Scene-based spatial questions:
_ _ _ _ _

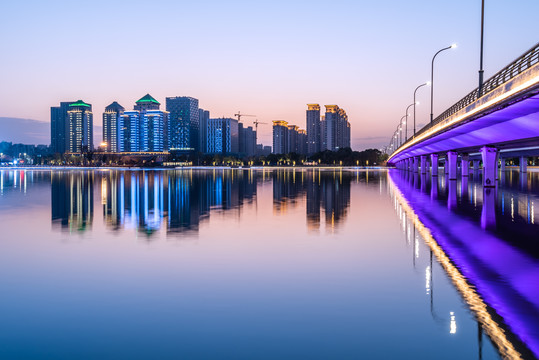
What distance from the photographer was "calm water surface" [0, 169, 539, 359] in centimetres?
648

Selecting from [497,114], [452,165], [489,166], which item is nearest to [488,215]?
[497,114]

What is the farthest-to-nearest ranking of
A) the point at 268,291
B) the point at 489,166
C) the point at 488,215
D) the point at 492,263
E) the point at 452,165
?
the point at 452,165, the point at 489,166, the point at 488,215, the point at 492,263, the point at 268,291

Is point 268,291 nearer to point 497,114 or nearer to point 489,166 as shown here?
point 497,114

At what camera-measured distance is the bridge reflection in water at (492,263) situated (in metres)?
7.03

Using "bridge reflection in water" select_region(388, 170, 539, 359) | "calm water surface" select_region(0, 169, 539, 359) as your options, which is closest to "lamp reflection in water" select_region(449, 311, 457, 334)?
"calm water surface" select_region(0, 169, 539, 359)

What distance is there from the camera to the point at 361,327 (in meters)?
7.16

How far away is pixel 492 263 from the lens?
12.1 metres

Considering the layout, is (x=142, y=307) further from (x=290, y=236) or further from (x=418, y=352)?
(x=290, y=236)

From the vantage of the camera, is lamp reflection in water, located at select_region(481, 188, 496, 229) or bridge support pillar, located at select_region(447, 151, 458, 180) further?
bridge support pillar, located at select_region(447, 151, 458, 180)

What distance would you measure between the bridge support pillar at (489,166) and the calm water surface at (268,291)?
29.6 meters

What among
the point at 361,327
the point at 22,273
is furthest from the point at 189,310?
the point at 22,273

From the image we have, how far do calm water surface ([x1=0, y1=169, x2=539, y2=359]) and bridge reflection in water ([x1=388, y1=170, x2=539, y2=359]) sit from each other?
5 centimetres

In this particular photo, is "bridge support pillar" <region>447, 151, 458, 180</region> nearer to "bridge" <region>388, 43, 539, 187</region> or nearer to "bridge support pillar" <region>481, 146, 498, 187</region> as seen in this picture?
"bridge" <region>388, 43, 539, 187</region>

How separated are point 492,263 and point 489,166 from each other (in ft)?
130
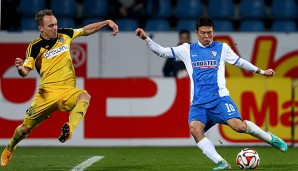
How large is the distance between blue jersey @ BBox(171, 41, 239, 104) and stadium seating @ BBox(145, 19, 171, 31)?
24.9 ft

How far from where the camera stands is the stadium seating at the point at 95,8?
17266mm

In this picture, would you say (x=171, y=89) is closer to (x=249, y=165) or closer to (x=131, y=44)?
(x=131, y=44)

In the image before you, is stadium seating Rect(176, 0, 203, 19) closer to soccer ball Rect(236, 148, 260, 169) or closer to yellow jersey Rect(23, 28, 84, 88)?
yellow jersey Rect(23, 28, 84, 88)

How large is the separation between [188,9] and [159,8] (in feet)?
2.10

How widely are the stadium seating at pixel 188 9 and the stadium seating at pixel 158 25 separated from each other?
1.41 ft

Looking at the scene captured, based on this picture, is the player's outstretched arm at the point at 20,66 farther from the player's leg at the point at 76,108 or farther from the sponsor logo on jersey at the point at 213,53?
the sponsor logo on jersey at the point at 213,53

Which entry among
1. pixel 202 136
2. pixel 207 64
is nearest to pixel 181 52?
pixel 207 64

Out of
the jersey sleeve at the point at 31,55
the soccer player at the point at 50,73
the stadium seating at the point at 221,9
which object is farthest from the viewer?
the stadium seating at the point at 221,9

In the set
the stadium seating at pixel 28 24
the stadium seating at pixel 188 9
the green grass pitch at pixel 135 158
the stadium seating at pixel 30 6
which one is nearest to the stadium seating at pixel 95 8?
the stadium seating at pixel 30 6

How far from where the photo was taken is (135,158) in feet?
36.8

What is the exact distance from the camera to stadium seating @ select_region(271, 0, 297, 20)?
57.8ft

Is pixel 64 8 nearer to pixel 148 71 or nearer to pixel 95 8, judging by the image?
pixel 95 8

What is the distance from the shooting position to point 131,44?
53.2 ft

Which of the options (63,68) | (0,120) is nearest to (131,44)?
(0,120)
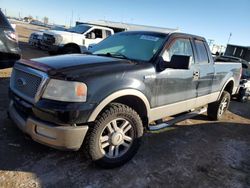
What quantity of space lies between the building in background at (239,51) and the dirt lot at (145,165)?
13.3m

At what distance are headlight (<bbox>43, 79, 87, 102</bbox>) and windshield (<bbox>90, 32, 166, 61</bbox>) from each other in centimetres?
132

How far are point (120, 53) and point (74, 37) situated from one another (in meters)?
9.34

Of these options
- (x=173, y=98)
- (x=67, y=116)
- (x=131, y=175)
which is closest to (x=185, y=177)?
(x=131, y=175)

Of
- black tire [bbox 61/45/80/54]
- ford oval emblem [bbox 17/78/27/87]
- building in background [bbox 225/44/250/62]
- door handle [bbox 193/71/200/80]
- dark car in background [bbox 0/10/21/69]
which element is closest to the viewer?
ford oval emblem [bbox 17/78/27/87]

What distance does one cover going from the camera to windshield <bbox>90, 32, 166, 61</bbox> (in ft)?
13.2

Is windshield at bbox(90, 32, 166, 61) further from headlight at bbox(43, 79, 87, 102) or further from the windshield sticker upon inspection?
headlight at bbox(43, 79, 87, 102)

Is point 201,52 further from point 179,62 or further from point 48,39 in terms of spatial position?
point 48,39

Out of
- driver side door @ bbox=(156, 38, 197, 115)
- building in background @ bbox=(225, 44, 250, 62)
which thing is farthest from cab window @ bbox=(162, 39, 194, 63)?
building in background @ bbox=(225, 44, 250, 62)

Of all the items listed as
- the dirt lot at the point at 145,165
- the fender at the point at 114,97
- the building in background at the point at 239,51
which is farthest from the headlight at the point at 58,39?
the building in background at the point at 239,51

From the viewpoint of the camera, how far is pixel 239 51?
17.2m

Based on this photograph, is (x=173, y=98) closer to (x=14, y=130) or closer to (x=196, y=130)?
(x=196, y=130)

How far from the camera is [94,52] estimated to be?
4516mm

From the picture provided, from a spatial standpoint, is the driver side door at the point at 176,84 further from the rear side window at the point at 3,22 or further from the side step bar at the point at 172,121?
the rear side window at the point at 3,22

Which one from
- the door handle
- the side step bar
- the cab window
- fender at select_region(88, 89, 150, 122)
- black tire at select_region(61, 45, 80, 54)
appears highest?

_ _ _ _ _

Take the entries shown above and quote them verbatim, passing over the pictures.

Problem solution:
What distance from the photographer was "calm water surface" [0, 169, 539, 359] in centimetres?
648

Selecting from [497,114], [452,165], [489,166], which item is nearest to [488,215]?
[497,114]

What is the farthest-to-nearest ranking of
A) the point at 268,291
B) the point at 489,166
C) the point at 488,215
D) the point at 492,263
E) the point at 452,165
?
the point at 452,165, the point at 489,166, the point at 488,215, the point at 492,263, the point at 268,291

Is point 268,291 nearer to point 497,114 or nearer to point 489,166 as shown here?
point 497,114

At what camera-measured distance is the bridge reflection in water at (492,263) situated (in metres)?
7.03

Using "bridge reflection in water" select_region(388, 170, 539, 359) | "calm water surface" select_region(0, 169, 539, 359) as your options, which is closest to "lamp reflection in water" select_region(449, 311, 457, 334)?
"calm water surface" select_region(0, 169, 539, 359)

What distance is there from the camera to the point at 361,327 (in meters)?
7.16

How far away is pixel 492 263 from the lens?
12.1 metres

Considering the layout, is (x=142, y=307) further from (x=290, y=236) or further from (x=418, y=352)?
(x=290, y=236)

From the vantage of the camera, is lamp reflection in water, located at select_region(481, 188, 496, 229) or bridge support pillar, located at select_region(447, 151, 458, 180) further?
bridge support pillar, located at select_region(447, 151, 458, 180)

What distance would you measure between the bridge support pillar at (489,166) and the calm water surface at (268,291)?
29.6 meters

What among
the point at 361,327
the point at 22,273
is furthest from the point at 189,310?
the point at 22,273

From the image we have, how far do calm water surface ([x1=0, y1=169, x2=539, y2=359]) and bridge reflection in water ([x1=388, y1=170, x2=539, y2=359]) sit from each other?
5 centimetres

In this particular photo, is "bridge support pillar" <region>447, 151, 458, 180</region> nearer to "bridge" <region>388, 43, 539, 187</region> or nearer to "bridge support pillar" <region>481, 146, 498, 187</region> as seen in this picture?
"bridge" <region>388, 43, 539, 187</region>

How separated are point 492,263 and point 489,166 from each other (in ft)?
130
How large is the distance between blue jersey @ BBox(171, 41, 239, 104) and stadium seating @ BBox(145, 19, 171, 31)?
24.9 ft

How far from where the camera stands is the stadium seating at the point at 95,8?
17266mm

In this picture, would you say (x=171, y=89) is closer to (x=249, y=165) or closer to (x=131, y=44)?
(x=131, y=44)

In the image before you, is stadium seating Rect(176, 0, 203, 19) closer to soccer ball Rect(236, 148, 260, 169) or closer to yellow jersey Rect(23, 28, 84, 88)?
yellow jersey Rect(23, 28, 84, 88)

How large is the separation between [188,9] and [159,8] (in feet)?
2.10

How widely are the stadium seating at pixel 188 9 and the stadium seating at pixel 158 25 separated from each other?
1.41 ft

Looking at the scene captured, based on this picture, is the player's outstretched arm at the point at 20,66 farther from the player's leg at the point at 76,108 or farther from the sponsor logo on jersey at the point at 213,53?
the sponsor logo on jersey at the point at 213,53

Which entry among
1. pixel 202 136
2. pixel 207 64
is nearest to pixel 181 52?
pixel 207 64

Out of
the jersey sleeve at the point at 31,55
the soccer player at the point at 50,73
the stadium seating at the point at 221,9
which object is farthest from the viewer?
the stadium seating at the point at 221,9

In the set
the stadium seating at pixel 28 24
the stadium seating at pixel 188 9
the green grass pitch at pixel 135 158
the stadium seating at pixel 30 6
which one is nearest to the stadium seating at pixel 95 8?
the stadium seating at pixel 30 6

How far from where the photo was taken is (135,158) in feet?
36.8

What is the exact distance from the camera to stadium seating @ select_region(271, 0, 297, 20)?
57.8ft

Is pixel 64 8 nearer to pixel 148 71 or nearer to pixel 95 8, judging by the image?
pixel 95 8

What is the distance from the shooting position to point 131,44?
53.2 ft

Which of the options (63,68) | (0,120) is nearest to (131,44)?
(0,120)
What quantity of space lies between the building in background at (239,51) and the dirt lot at (145,165)?
13.3m

At what distance are headlight (<bbox>43, 79, 87, 102</bbox>) and windshield (<bbox>90, 32, 166, 61</bbox>) from each other in centimetres?
132

How far are point (120, 53) and point (74, 37) situated from one another (in meters)?
9.34

Of these options
- (x=173, y=98)
- (x=67, y=116)
- (x=131, y=175)
which is closest to (x=185, y=177)?
(x=131, y=175)

Of
- black tire [bbox 61/45/80/54]
- ford oval emblem [bbox 17/78/27/87]
- building in background [bbox 225/44/250/62]
- door handle [bbox 193/71/200/80]
- dark car in background [bbox 0/10/21/69]
which element is closest to the viewer?
ford oval emblem [bbox 17/78/27/87]

What distance does one cover going from the camera to windshield <bbox>90, 32, 166, 61</bbox> (in ft)?
13.2

Is windshield at bbox(90, 32, 166, 61) further from headlight at bbox(43, 79, 87, 102) or further from the windshield sticker upon inspection?
headlight at bbox(43, 79, 87, 102)

Is point 201,52 further from point 179,62 or further from point 48,39 in terms of spatial position?
point 48,39

Out of
- driver side door @ bbox=(156, 38, 197, 115)
- building in background @ bbox=(225, 44, 250, 62)
which thing is farthest from cab window @ bbox=(162, 39, 194, 63)?
building in background @ bbox=(225, 44, 250, 62)

Of all the items listed as
- the dirt lot at the point at 145,165
- the fender at the point at 114,97
- the building in background at the point at 239,51
which is farthest from the headlight at the point at 58,39?
the building in background at the point at 239,51

From the viewpoint of the camera, how far is pixel 239 51?
17.2m

Based on this photograph, is (x=173, y=98) closer to (x=14, y=130) or closer to (x=196, y=130)?
(x=196, y=130)

How far from the camera is [94,52] estimated to be?
4516mm

From the picture provided, from a spatial standpoint, is the driver side door at the point at 176,84 further from the rear side window at the point at 3,22 or further from the side step bar at the point at 172,121?
the rear side window at the point at 3,22

Which one from
- the door handle
- the side step bar
- the cab window
- fender at select_region(88, 89, 150, 122)
- black tire at select_region(61, 45, 80, 54)
appears highest?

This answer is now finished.